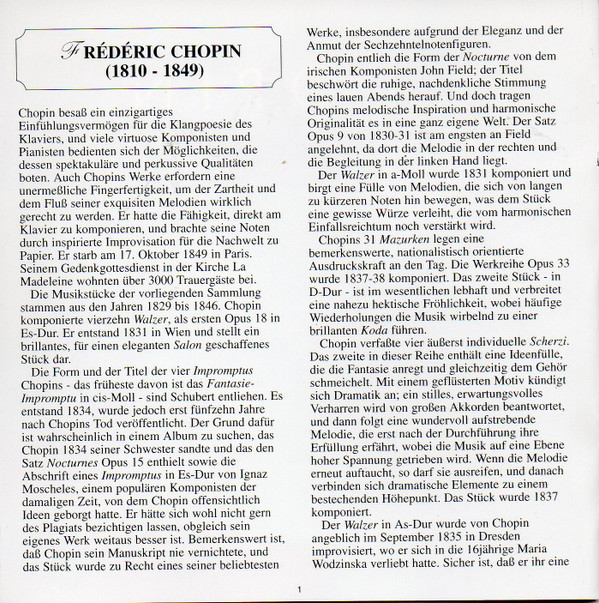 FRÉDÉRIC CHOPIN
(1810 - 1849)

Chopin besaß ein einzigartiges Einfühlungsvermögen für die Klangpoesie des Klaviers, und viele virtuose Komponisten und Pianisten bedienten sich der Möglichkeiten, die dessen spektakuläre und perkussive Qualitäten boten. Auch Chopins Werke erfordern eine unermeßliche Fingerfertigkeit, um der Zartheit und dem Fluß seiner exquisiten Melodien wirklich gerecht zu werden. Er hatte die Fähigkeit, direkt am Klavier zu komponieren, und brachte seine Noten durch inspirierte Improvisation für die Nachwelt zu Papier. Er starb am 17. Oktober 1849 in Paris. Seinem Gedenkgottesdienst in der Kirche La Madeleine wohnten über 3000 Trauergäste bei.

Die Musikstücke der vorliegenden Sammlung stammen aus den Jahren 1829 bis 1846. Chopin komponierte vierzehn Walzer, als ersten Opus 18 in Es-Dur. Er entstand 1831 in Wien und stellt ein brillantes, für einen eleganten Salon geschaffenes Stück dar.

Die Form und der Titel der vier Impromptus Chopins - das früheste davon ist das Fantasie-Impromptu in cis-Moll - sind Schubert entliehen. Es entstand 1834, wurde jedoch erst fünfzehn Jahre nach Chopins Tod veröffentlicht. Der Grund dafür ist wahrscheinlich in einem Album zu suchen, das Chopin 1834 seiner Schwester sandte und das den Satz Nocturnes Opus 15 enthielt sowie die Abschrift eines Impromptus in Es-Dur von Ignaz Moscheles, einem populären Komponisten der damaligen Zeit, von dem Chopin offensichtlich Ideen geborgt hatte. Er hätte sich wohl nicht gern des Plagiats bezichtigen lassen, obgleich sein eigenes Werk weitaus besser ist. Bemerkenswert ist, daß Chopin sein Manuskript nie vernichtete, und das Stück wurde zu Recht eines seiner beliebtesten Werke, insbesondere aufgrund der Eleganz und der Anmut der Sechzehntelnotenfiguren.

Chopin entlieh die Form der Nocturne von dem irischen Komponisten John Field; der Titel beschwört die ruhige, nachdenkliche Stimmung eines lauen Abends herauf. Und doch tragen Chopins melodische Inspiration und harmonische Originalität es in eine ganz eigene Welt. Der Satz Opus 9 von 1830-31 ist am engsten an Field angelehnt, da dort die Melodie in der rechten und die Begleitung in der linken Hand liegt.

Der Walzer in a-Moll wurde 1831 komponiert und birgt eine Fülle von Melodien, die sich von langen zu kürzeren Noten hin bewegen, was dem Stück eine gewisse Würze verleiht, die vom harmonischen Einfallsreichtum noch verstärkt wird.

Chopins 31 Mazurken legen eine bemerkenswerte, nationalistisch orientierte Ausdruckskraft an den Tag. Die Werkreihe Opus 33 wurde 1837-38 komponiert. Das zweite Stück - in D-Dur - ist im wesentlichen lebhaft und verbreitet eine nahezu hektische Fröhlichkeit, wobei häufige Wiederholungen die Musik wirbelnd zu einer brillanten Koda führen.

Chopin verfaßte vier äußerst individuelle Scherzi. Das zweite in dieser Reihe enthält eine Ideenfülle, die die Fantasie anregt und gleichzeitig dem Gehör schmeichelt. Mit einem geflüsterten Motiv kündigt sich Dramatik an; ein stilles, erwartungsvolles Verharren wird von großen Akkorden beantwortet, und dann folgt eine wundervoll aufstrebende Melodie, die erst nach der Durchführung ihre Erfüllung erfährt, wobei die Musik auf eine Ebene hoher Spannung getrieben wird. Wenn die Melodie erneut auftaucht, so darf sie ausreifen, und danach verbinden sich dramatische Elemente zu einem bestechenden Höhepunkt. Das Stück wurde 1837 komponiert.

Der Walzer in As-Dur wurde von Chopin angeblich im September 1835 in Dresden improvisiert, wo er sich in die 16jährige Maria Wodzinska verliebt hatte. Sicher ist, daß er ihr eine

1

-------------------------

_Aim of the task_: What is needed is the full material, retyped unchanged, with no pictures in it.

_Answer to this task_:
 FRÉDÉRIC CHOPIN
(1810 - 1849)

Chopin besaß ein einzigartiges Einfühlungsvermögen für die Klangpoesie des Klaviers, und viele virtuose Komponisten und Pianisten bedienten sich der Möglichkeiten, die dessen spektakuläre und perkussive Qualitäten boten. Auch Chopins Werke erfordern eine unermeßliche Fingerfertigkeit, um der Zartheit und dem Fluß seiner exquisiten Melodien wirklich gerecht zu werden. Er hatte die Fähigkeit, direkt am Klavier zu komponieren, und brachte seine Noten durch inspirierte Improvisation für die Nachwelt zu Papier. Er starb am 17. Oktober 1849 in Paris. Seinem Gedenkgottesdienst in der Kirche La Madeleine wohnten über 3000 Trauergäste bei.

Die Musikstücke der vorliegenden Sammlung stammen aus den Jahren 1829 bis 1846. Chopin komponierte vierzehn Walzer, als ersten Opus 18 in Es-Dur. Er entstand 1831 in Wien und stellt ein brillantes, für einen eleganten Salon geschaffenes Stück dar.

Die Form und der Titel der vier Impromptus Chopins - das früheste davon ist das Fantasie-Impromptu in cis-Moll - sind Schubert entliehen. Es entstand 1834, wurde jedoch erst fünfzehn Jahre nach Chopins Tod veröffentlicht. Der Grund dafür ist wahrscheinlich in einem Album zu suchen, das Chopin 1834 seiner Schwester sandte und das den Satz Nocturnes Opus 15 enthielt sowie die Abschrift eines Impromptus in Es-Dur von Ignaz Moscheles, einem populären Komponisten der damaligen Zeit, von dem Chopin offensichtlich Ideen geborgt hatte. Er hätte sich wohl nicht gern des Plagiats bezichtigen lassen, obgleich sein eigenes Werk weitaus besser ist. Bemerkenswert ist, daß Chopin sein Manuskript nie vernichtete, und das Stück wurde zu Recht eines seiner beliebtesten Werke, insbesondere aufgrund der Eleganz und der Anmut der Sechzehntelnotenfiguren.

Chopin entlieh die Form der Nocturne von dem irischen Komponisten John Field; der Titel beschwört die ruhige, nachdenkliche Stimmung eines lauen Abends herauf. Und doch tragen Chopins melodische Inspiration und harmonische Originalität es in eine ganz eigene Welt. Der Satz Opus 9 von 1830-31 ist am engsten an Field angelehnt, da dort die Melodie in der rechten und die Begleitung in der linken Hand liegt.

Der Walzer in a-Moll wurde 1831 komponiert und birgt eine Fülle von Melodien, die sich von langen zu kürzeren Noten hin bewegen, was dem Stück eine gewisse Würze verleiht, die vom harmonischen Einfallsreichtum noch verstärkt wird.

Chopins 31 Mazurken legen eine bemerkenswerte, nationalistisch orientierte Ausdruckskraft an den Tag. Die Werkreihe Opus 33 wurde 1837-38 komponiert. Das zweite Stück - in D-Dur - ist im wesentlichen lebhaft und verbreitet eine nahezu hektische Fröhlichkeit, wobei häufige Wiederholungen die Musik wirbelnd zu einer brillanten Koda führen.

Chopin verfaßte vier äußerst individuelle Scherzi. Das zweite in dieser Reihe enthält eine Ideenfülle, die die Fantasie anregt und gleichzeitig dem Gehör schmeichelt. Mit einem geflüsterten Motiv kündigt sich Dramatik an; ein stilles, erwartungsvolles Verharren wird von großen Akkorden beantwortet, und dann folgt eine wundervoll aufstrebende Melodie, die erst nach der Durchführung ihre Erfüllung erfährt, wobei die Musik auf eine Ebene hoher Spannung getrieben wird. Wenn die Melodie erneut auftaucht, so darf sie ausreifen, und danach verbinden sich dramatische Elemente zu einem bestechenden Höhepunkt. Das Stück wurde 1837 komponiert.

Der Walzer in As-Dur wurde von Chopin angeblich im September 1835 in Dresden improvisiert, wo er sich in die 16jährige Maria Wodzinska verliebt hatte. Sicher ist, daß er ihr eine

1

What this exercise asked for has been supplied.